Fortunately, there has been only 1 confirmed case of a Candiru performing a “cheap vasectomy”, which can be seen on the Animal Planet show, “River Monsters”. And, if you want more information about the Candiru, just read William S. Burroughs’ literature. He mentions them in “Naked Lunch”, and “The Yage Letters”. If Mr. Burroughs is writing about it, chances are, it belongs on this list (no offense, Burroughs’ fans)!
I know what you’re thinking: A disgusting fungus? Isn’t that a little redundant? Well, you’re right. The Ophiocordyceps unilateralis is at the top of this list, because of just how sinister it is; like something out of a horror film! The fungus will first infect an ant, say, a carpenter ant, and will control its mind! It, for lack of a better term, forces the ant to clamp on to the underside of a leaf, and then kills it. Some time afterwards, the fungus grows a stalk right out of the ant’s head! The stalk then produces spores, which then infect other ants. It is also one of the oldest parasites on this list, dating back millions of years!
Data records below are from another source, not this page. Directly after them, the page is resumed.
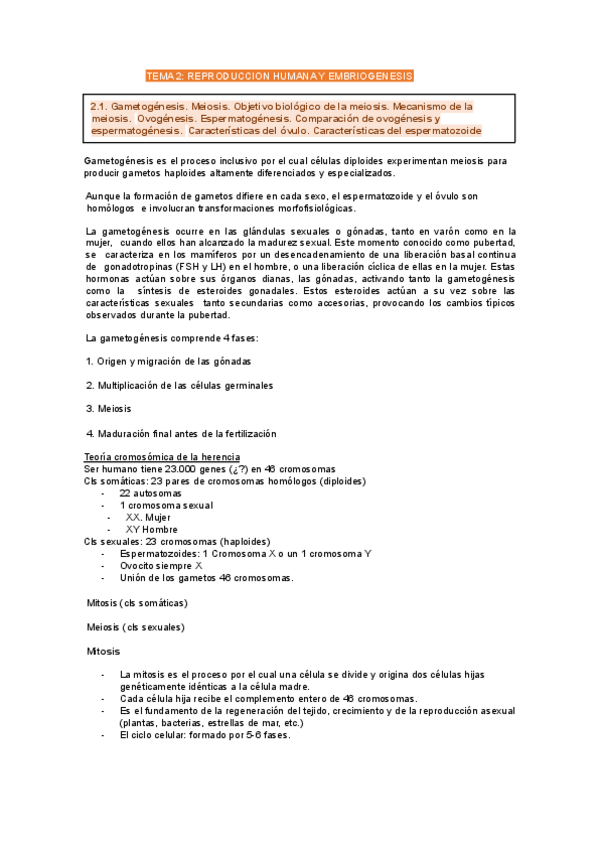 TEMA 2: REPRODUCCION HUMANA Y EMBRIOGENESIS

2.1. Gametogénesis. Meiosis. Objetivo biológico de la meiosis. Mecanismo de la meiosis. Ovogénesis. Espermatogénesis. Comparación de ovogénesis y espermatogénesis. Características del óvulo. Características del espermatozoide

Gametogénesis es el proceso inclusivo por el cual células diploides experimentan meiosis para producir gametos haploides altamente diferenciados y especializados.

Aunque la formación de gametos difiere en cada sexo, el espermatozoide y el óvulo son homólogos e involucran transformaciones morfofisiológicas.

La gametogénesis ocurre en las glándulas sexuales o gónadas, tanto en varón como en la mujer, cuando ellos han alcanzado la madurez sexual. Este momento conocido como pubertad, se caracteriza en los mamíferos por un desencadenamiento de una liberación basal continua de gonadotropinas (FSH y LH) en el hombre, o una liberación cíclica de ellas en la mujer. Estas hormonas actúan sobre sus órganos dianas, las gónadas, activando tanto la gametogénesis como la síntesis de esteroides gonadales. Estos esteroides actúan a su vez sobre las características sexuales tanto secundarias como accesorias, provocando los cambios típicos observados durante la pubertad.

La gametogénesis comprende 4 fases:

1. Origen y migración de las gónadas

2. Multiplicación de las células germinales

3. Meiosis

4. Maduración final antes de la fertilización

Teoría cromosómica de la herencia
Ser humano tiene 23.000 genes (¿?) en 46 cromosomas
Cls somáticas: 23 pares de cromosomas homólogos (diploides)
- 22 autosomas
- 1 cromosoma sexual
- XX. Mujer
- XY Hombre
Cls sexuales: 23 cromosomas (haploides)
- Espermatozoides: 1 Cromosoma X o un 1 cromosoma Y
- Ovocito siempre X
- Unión de los gametos 46 cromosomas.

Mitosis (cls somáticas)

Meiosis (cls sexuales)

Mitosis

- La mitosis es el proceso por el cual una célula se divide y origina dos células hijas genéticamente idénticas a la célula madre.
- Cada célula hija recibe el complemento entero de 46 cromosomas.
- Es el fundamento de la regeneración del tejido, crecimiento y de la reproducción asexual (plantas, bacterias, estrellas de mar, etc.)
- El ciclo celular: formado por 5-6 fases.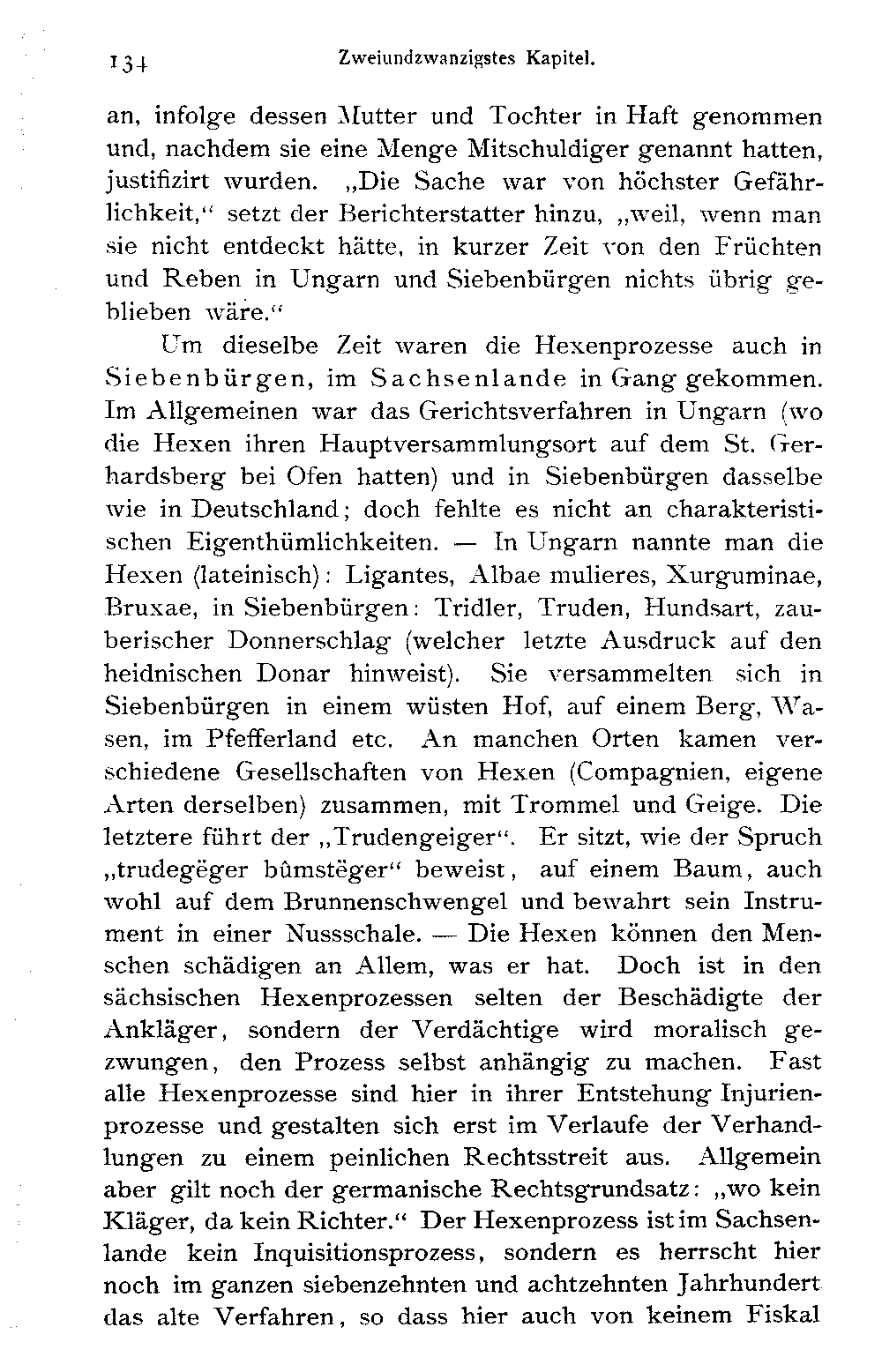 134 Zweiundzwanzigstes Kapitel.

an, infolge dessen Mutter und Tochter in Haft genommen und, nachdem sie eine Menge Mitschuldiger genannt hatten, justifizirt wurden. „Die Sache war von höchster Gefährlichkeit," setzt der Berichterstatter hinzu, „weil, wenn man sie nicht entdeckt hätte, in kurzer Zeit von den Früchten und Reben in Ungarn und Siebenbürgen nichts übrig geblieben wäre."

Um dieselbe Zeit waren die Hexenprozesse auch in Siebenbürgen, im Sachsenlande in Gang gekommen. Im Allgemeinen war das Gerichtsverfahren in Ungarn (wo die Hexen ihren Hauptversammlungsort auf dem St. Gerhardsberg bei Ofen hatten) und in Siebenbürgen dasselbe wie in Deutschland; doch fehlte es nicht an charakteristischen Eigenthümlichkeiten. — In Ungarn nannte man die Hexen (lateinisch): Ligantes, Albae mulieres, Xurguminae, Bruxae, in Siebenbürgen: Tridler, Truden, Hundsart, zauberischer Donnerschlag (welcher letzte Ausdruck auf den heidnischen Donar hinweist). Sie versammelten sich in Siebenbürgen in einem wüsten Hof, auf einem Berg, Wasen, im Pfefferland etc. An manchen Orten kamen verschiedene Gesellschaften von Hexen (Compagnien, eigene Arten derselben) zusammen, mit Trommel und Geige. Die letztere führt der „Trudengeiger". Er sitzt, wie der Spruch „trudegëger bûmstëger" beweist, auf einem Baum, auch wohl auf dem Brunnenschwengel und bewahrt sein Instrument in einer Nussschale. — Die Hexen können den Menschen schädigen an Allem, was er hat. Doch ist in den sächsischen Hexenprozessen selten der Beschädigte der Ankläger, sondern der Verdächtige wird moralisch gezwungen, den Prozess selbst anhängig zu machen. Fast alle Hexenprozesse sind hier in ihrer Entstehung Injurienprozesse und gestalten sich erst im Verlaufe der Verhandlungen zu einem peinlichen Rechtsstreit aus. Allgemein aber gilt noch der germanische Rechtsgrundsatz: „wo kein Kläger, da kein Richter." Der Hexenprozess ist im Sachsenlande kein Inquisitionsprozess, sondern es herrscht hier noch im ganzen siebenzehnten und achtzehnten Jahrhundert das alte Verfahren, so dass hier auch von keinem Fiskal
The Xenomorph, if it wasn’t fictional, would be the deadliest parasitoid on this list. It starts its life as an egg; then, the egg hatches, and a “face-hugger” emerges (a 1st-stage parasitoid), and lays a secondary-egg into the first host. After this, a “chest-burster” emerges, and infects a second host. From there, the parasitoid matures, living within the body, until it matures completely, and violently exits the host.